:: BRANO PROPOSTO ::
Come queste esperienze hanno contribuito a un’evoluzione del tuo stile e del tuo modo di lavorare?
Penso che ciò che ha più contribuito a potenziare il mio processo sia stata la possibilità di avere dei momenti di creazione sostenibili, perché se quando si scrive si è costretti a fare molte altre cose il livello di ricerca e approfondimento viene inevitabilmente compromesso. Da un punto di vista anagrafico ho iniziato a scrivere abbastanza tardi, a 29 anni, mentre lavoravo in teatro da quando ne avevo 23. Avevo dalla mia l’esperienza teatrale ma non quella della scrittura, che ho gradualmente acquisito grazie a una maturità legata all’età, certo, ma anche alla possibilità di fare ricerca, di sperimentare. Credo che il vero scarto nella mia scrittura sia avvenuto a 33 anni, non tanto perché ero “diventata grande”, quanto, piuttosto, perché il mio orizzonte di riferimento si è aperto all’internazionalità.

Alla luce delle tue esperienze con i progetti di formazione, come vedi in questo momento il rapporto tra teatro e giovani?
:::
## [CONSEGNA SCRITTA]
Trascrivi la parte del brano che comincia con "Penso che ciò" e prosegue fino a "è aperto all’internazionalità.", sostituendo "scrittura" con "drammaturgia". Per lo svolgimento basati esclusivamente sul brano.
:: RECORD FORNITI ::
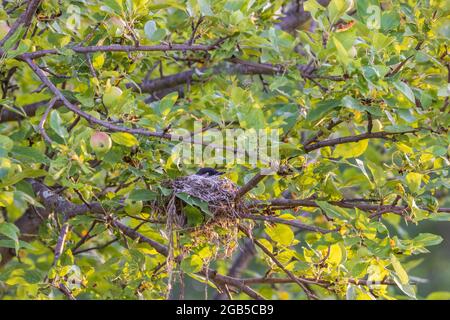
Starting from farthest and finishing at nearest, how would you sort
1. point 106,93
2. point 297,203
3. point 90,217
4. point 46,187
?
1. point 46,187
2. point 90,217
3. point 297,203
4. point 106,93

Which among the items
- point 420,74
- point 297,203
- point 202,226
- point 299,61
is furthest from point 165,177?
point 420,74

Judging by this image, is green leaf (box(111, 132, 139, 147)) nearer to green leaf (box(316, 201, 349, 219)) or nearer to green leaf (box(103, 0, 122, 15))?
green leaf (box(103, 0, 122, 15))

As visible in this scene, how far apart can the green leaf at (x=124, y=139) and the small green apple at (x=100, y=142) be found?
0.02m

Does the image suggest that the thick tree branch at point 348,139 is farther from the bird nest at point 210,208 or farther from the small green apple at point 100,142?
the small green apple at point 100,142

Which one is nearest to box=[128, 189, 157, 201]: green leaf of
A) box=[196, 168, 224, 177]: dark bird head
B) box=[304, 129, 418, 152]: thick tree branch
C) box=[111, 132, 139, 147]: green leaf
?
box=[111, 132, 139, 147]: green leaf

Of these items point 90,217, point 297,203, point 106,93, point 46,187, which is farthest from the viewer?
point 46,187

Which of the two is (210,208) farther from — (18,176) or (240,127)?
(18,176)

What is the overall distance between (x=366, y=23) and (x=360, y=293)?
635 millimetres

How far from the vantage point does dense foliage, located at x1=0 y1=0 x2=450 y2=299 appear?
165 cm

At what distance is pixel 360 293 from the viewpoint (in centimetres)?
176

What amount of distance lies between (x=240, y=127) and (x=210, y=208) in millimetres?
270

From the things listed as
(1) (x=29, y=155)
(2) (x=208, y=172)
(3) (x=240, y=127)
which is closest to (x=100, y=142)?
(1) (x=29, y=155)

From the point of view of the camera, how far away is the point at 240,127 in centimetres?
167

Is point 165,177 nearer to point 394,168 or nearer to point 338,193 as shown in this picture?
point 338,193
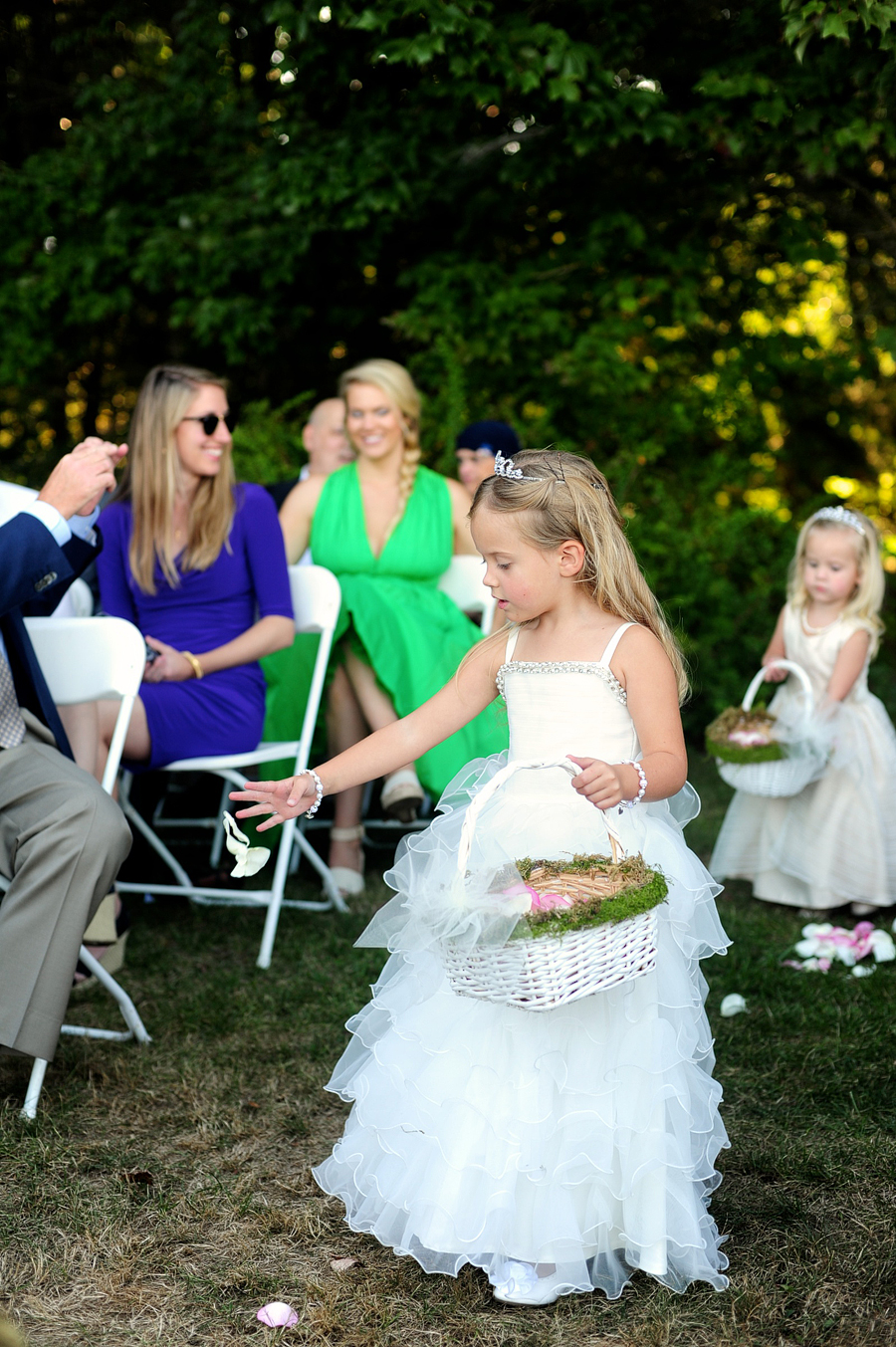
:::
## [SVOLGIMENTO]
Penso che ciò che ha più contribuito a potenziare il mio processo sia stata la possibilità di avere dei momenti di creazione sostenibili, perché se quando si scrive si è costretti a fare molte altre cose il livello di ricerca e approfondimento viene inevitabilmente compromesso. Da un punto di vista anagrafico ho iniziato a scrivere abbastanza tardi, a 29 anni, mentre lavoravo in teatro da quando ne avevo 23. Avevo dalla mia l’esperienza teatrale ma non quella della drammaturgia, che ho gradualmente acquisito grazie a una maturità legata all’età, certo, ma anche alla possibilità di fare ricerca, di sperimentare. Credo che il vero scarto nella mia drammaturgia sia avvenuto a 33 anni, non tanto perché ero “diventata grande”, quanto, piuttosto, perché il mio orizzonte di riferimento si è aperto all’internazionalità.